> _Stored dataset entries_
■ ■ ■ ■ ■

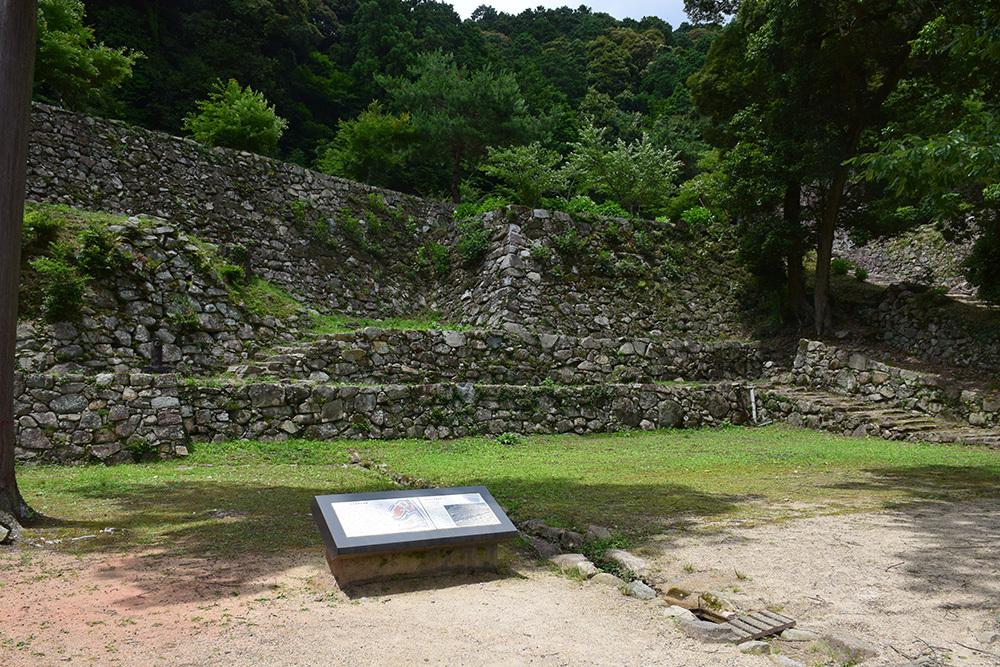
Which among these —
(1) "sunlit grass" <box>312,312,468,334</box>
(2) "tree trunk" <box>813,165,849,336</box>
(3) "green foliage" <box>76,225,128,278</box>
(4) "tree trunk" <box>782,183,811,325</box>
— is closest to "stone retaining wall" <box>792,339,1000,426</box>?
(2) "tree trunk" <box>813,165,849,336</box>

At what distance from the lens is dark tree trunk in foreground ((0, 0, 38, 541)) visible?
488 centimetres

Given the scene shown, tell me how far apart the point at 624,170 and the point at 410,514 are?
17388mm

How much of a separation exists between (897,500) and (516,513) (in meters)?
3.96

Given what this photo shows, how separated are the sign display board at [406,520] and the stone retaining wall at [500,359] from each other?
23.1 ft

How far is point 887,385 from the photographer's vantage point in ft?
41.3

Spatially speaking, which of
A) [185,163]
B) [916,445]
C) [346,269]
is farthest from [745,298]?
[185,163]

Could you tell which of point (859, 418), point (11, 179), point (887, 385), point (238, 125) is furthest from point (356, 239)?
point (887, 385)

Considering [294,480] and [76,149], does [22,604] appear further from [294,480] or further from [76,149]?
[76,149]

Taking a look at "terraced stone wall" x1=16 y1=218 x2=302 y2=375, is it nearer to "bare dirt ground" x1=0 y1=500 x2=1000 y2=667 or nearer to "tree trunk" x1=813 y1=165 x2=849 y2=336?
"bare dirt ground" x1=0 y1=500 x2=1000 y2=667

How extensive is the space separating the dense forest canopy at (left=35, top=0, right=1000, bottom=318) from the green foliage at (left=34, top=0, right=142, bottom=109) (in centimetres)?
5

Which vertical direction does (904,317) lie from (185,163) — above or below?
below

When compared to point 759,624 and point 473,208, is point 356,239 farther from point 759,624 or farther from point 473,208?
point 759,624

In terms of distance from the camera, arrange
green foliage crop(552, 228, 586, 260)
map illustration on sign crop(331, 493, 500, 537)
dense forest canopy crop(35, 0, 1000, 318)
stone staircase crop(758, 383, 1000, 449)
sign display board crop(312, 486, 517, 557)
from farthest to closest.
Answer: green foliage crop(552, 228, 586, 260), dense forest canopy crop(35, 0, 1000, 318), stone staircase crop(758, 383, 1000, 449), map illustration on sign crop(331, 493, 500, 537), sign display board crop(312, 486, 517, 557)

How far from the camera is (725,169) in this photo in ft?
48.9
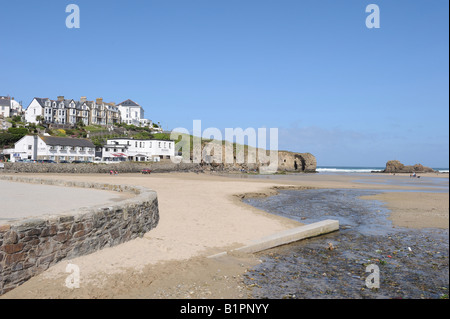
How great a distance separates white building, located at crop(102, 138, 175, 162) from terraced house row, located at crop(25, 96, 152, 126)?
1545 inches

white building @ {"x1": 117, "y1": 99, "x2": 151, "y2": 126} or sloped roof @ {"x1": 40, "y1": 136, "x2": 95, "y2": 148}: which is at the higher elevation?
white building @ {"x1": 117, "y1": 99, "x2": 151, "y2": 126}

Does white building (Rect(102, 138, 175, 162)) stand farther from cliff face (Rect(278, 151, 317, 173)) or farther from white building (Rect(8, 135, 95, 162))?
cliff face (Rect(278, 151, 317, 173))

■ ■ ■ ■ ■

> _WHAT THE EXERCISE ASKS_
Give back the lines of the data above without any change, beginning at the line that has "Which vertical direction" and stopping after the line that has "1545 inches". Leave the pictures out.

> _RESPONSE_
Which vertical direction does (904,317) lie from (185,163) — above or below?
below

When compared to point 759,624 and point 473,208, is point 356,239 farther from point 759,624 or farther from point 473,208?
point 759,624

In terms of distance from the camera, arrange
green foliage crop(552, 228, 586, 260)
map illustration on sign crop(331, 493, 500, 537)
dense forest canopy crop(35, 0, 1000, 318)
stone staircase crop(758, 383, 1000, 449)
sign display board crop(312, 486, 517, 557)
from farthest to closest.
Answer: green foliage crop(552, 228, 586, 260), dense forest canopy crop(35, 0, 1000, 318), stone staircase crop(758, 383, 1000, 449), map illustration on sign crop(331, 493, 500, 537), sign display board crop(312, 486, 517, 557)

How far from the camera is (725,169) in this photo in ft?
48.9
How great a distance separates white building, located at crop(102, 138, 175, 162) from terraced house row, located at crop(25, 96, 152, 126)?
1545 inches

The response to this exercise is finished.